Think about holding a glass of water. If the glass of water is 100% full and it reaches all the way to the rim of the cup, you’ll have a hard time moving it anywhere without spilling. But if you leave about an inch of room, you can move the cup without splashing water on yourself.


Now, when we talk about 80% capacity, we can think of this easily in terms of a liquid. But for vapor refrigerant recovery, we have specific tools that will tell us what 80% capacity is.


When recovering vapor refrigerant into the cylinder, we can control the fill level by using:

  1. Mechanical float devices

  2. Electronic shut-off devices, and

  3. Gross cylinder weight

We cannot use sight glasses to determine fill capacity.


Mechanical float devices are also called float switches. They consists of a part that floats when a certain desired ratio is reached. In this case, it would be 80% capacity.


An electronic shut off device contain sensors that can tell when a certain threshold has been reached. When 80% capacity has been reached, it stops the recovery.


And finally, when recovering vapor refrigerant, we can just weigh the refrigerant cylinder to see how much has been recovered and stop at 80% capacity. The cylinder capacity should be indicated on a sticker on its body.
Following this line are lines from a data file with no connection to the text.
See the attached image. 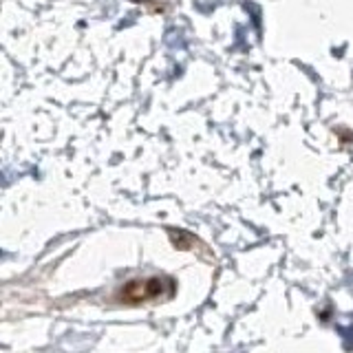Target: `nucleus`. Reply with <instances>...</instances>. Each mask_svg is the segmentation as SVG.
<instances>
[{
  "label": "nucleus",
  "instance_id": "nucleus-1",
  "mask_svg": "<svg viewBox=\"0 0 353 353\" xmlns=\"http://www.w3.org/2000/svg\"><path fill=\"white\" fill-rule=\"evenodd\" d=\"M174 294V281L168 276H150L143 281H130L121 287L119 301L126 305H141V303H161L168 301Z\"/></svg>",
  "mask_w": 353,
  "mask_h": 353
}]
</instances>
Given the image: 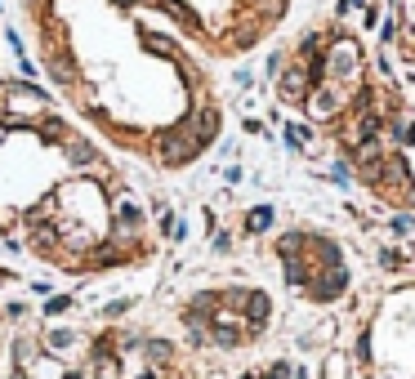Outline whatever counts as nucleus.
<instances>
[{"instance_id":"1","label":"nucleus","mask_w":415,"mask_h":379,"mask_svg":"<svg viewBox=\"0 0 415 379\" xmlns=\"http://www.w3.org/2000/svg\"><path fill=\"white\" fill-rule=\"evenodd\" d=\"M295 0H18L54 103L112 156L183 174L228 125L223 68L286 27Z\"/></svg>"},{"instance_id":"2","label":"nucleus","mask_w":415,"mask_h":379,"mask_svg":"<svg viewBox=\"0 0 415 379\" xmlns=\"http://www.w3.org/2000/svg\"><path fill=\"white\" fill-rule=\"evenodd\" d=\"M0 241L72 281L148 268L161 250L125 161L23 81H0Z\"/></svg>"},{"instance_id":"3","label":"nucleus","mask_w":415,"mask_h":379,"mask_svg":"<svg viewBox=\"0 0 415 379\" xmlns=\"http://www.w3.org/2000/svg\"><path fill=\"white\" fill-rule=\"evenodd\" d=\"M362 81L326 139L393 214H415V0H380Z\"/></svg>"},{"instance_id":"4","label":"nucleus","mask_w":415,"mask_h":379,"mask_svg":"<svg viewBox=\"0 0 415 379\" xmlns=\"http://www.w3.org/2000/svg\"><path fill=\"white\" fill-rule=\"evenodd\" d=\"M272 317L268 295L250 286H223V290H201L183 308V326L192 330L201 344L214 348H246L263 335Z\"/></svg>"},{"instance_id":"5","label":"nucleus","mask_w":415,"mask_h":379,"mask_svg":"<svg viewBox=\"0 0 415 379\" xmlns=\"http://www.w3.org/2000/svg\"><path fill=\"white\" fill-rule=\"evenodd\" d=\"M277 259H281L286 281L313 303H331V299L344 295V286H348L344 254H339V245L322 232H308V227L286 232L277 241Z\"/></svg>"},{"instance_id":"6","label":"nucleus","mask_w":415,"mask_h":379,"mask_svg":"<svg viewBox=\"0 0 415 379\" xmlns=\"http://www.w3.org/2000/svg\"><path fill=\"white\" fill-rule=\"evenodd\" d=\"M0 366H5V326H0Z\"/></svg>"},{"instance_id":"7","label":"nucleus","mask_w":415,"mask_h":379,"mask_svg":"<svg viewBox=\"0 0 415 379\" xmlns=\"http://www.w3.org/2000/svg\"><path fill=\"white\" fill-rule=\"evenodd\" d=\"M0 54H5V41H0Z\"/></svg>"}]
</instances>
Just multiply this number by 0.8.


Don’t forget to tare to account for the cylinder body’s weight!


When recovering refrigerant, technicians need to clearly label the:

  1. Type of refrigerant, and

  2. Amount of refrigerant

Recall that these are all proper record keeping requirements required under Section 608.


Properly labeled cylinders are necessary to ensure that refrigerants are not accidentally mixed. The labels will also allow recyclers to identify the contents of the cylinders.



4. DOT Regulations


As we mentioned before, it is not the EPA that decides what containers are refillable. It is the Department of Transportation (DOT) that makes this designation.


To reiterate, it is the DOT that designates which cylinders are refillable. And only refillable cylinders can be used to transport refrigerant. This is to meet the DOT’s own safety requirements on what can be transported.


If the cylinder is not designed “refillable”, it cannot used to transport refrigerant. Transporting refrigerant means just moving it from one place to another.


This can be as simple as moving it from your house to your friend’s house. For any kind of transport, the container of recovered refrigerant must be refillable, or you can be fined by the DOT.



5. Conclusion


In this module, we went over the definition of recovery cylinders. We also went over the different safety measures to take with recovery cylinders.


If recovering or transporting refrigerant, technicians need to use “refillable” cylinders, as designed by the DOT. Next we will take a look at shipping.